De natuur- en milieuorganisaties konden zich voor een groot deel vinden in het advies van de commissie-Meijer. Ze steunen de uitgangspunten van de Adviesgroep: én natuurverbetering, én nieuwe perspectieven voor economische sectoren die zonder natuurschade in de Waddenzee een boterham kunnen verdienen.
Gaswinning vindt plaats met ‘de hand aan de kraan’: zolang tevoren vastgelegde natuurgrenzen niet worden overschreden, kan het aardgas worden gewonnen.
De mosselvisserij is, na aanvankelijke juridische conflicten, in samenspraak met de natuurorganisaties en het ministerie van EL&I een innovatiepad ingeslagen, waarbij op termijn geen mosselzaad meer van de bodem van de Waddenzee wordt weggeschraapt, maar met mosselzaadvanginstallaties, los van de bodem, wordt gewonnen. De mosselsector kan voortbestaan, de natuur wordt ontzien.
Maatschappelijk Akkoord
Het ‘Akkoord van de Wadden’ legt de spelregels voor natuur en economie in de Waddenzee vast: als we hier zó met elkaar omgaan, is er voor zowel economische als ecologische doelen een plek onder de zon. De eerste jaren van het Waddenfonds waren er kinderziektes, waardoor de investeringen uit het fonds niet altijd voldoende doelgericht waren. De middelen kunnen bijvoorbeeld beter doelgericht en programmatisch worden ingezet dan versnipperd via een tendersysteem. Er zijn meer verbeteringen mogelijk qua uitvoering. Alle betrokkenen denken graag mee over een organisatievorm en een werkwijze die effectief en efficiënt is. Het is essentieel dat betrokken provinciale overheden, natuur- en milieuorganisaties èn bedrijfsleven gezamenlijk kansen benutten bij de versterking van de natuur èn de noordelijke economie.

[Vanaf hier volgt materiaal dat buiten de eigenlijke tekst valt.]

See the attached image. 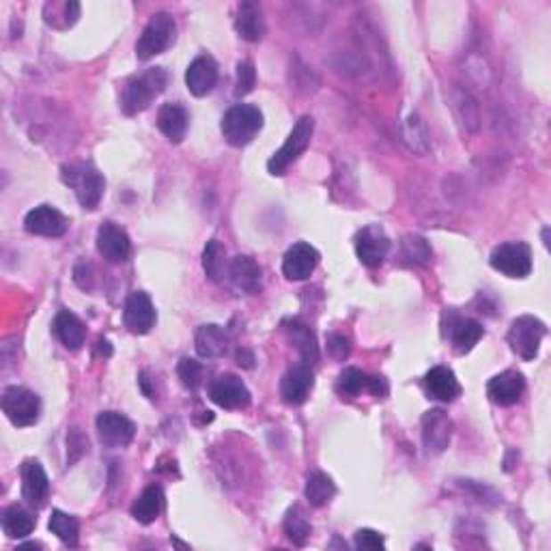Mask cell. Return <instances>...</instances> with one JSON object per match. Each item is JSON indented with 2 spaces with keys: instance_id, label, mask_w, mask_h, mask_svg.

Als het natuurherstelprogramma voor de Wadden stagneert, heeft dit negatieve consequenties voor de economische activiteiten en kansen. In een verarmde Waddenzee valt uiteindelijk geen droog brood te verdienen. Een rijke Waddenzee biedt perspectieven voor een florerende economie. Het Waddenfonds is daarmee wezenlijk voor zowel natuur als economie. Het is essentieel deze notie nu en in de toekomst ten volle te respecteren.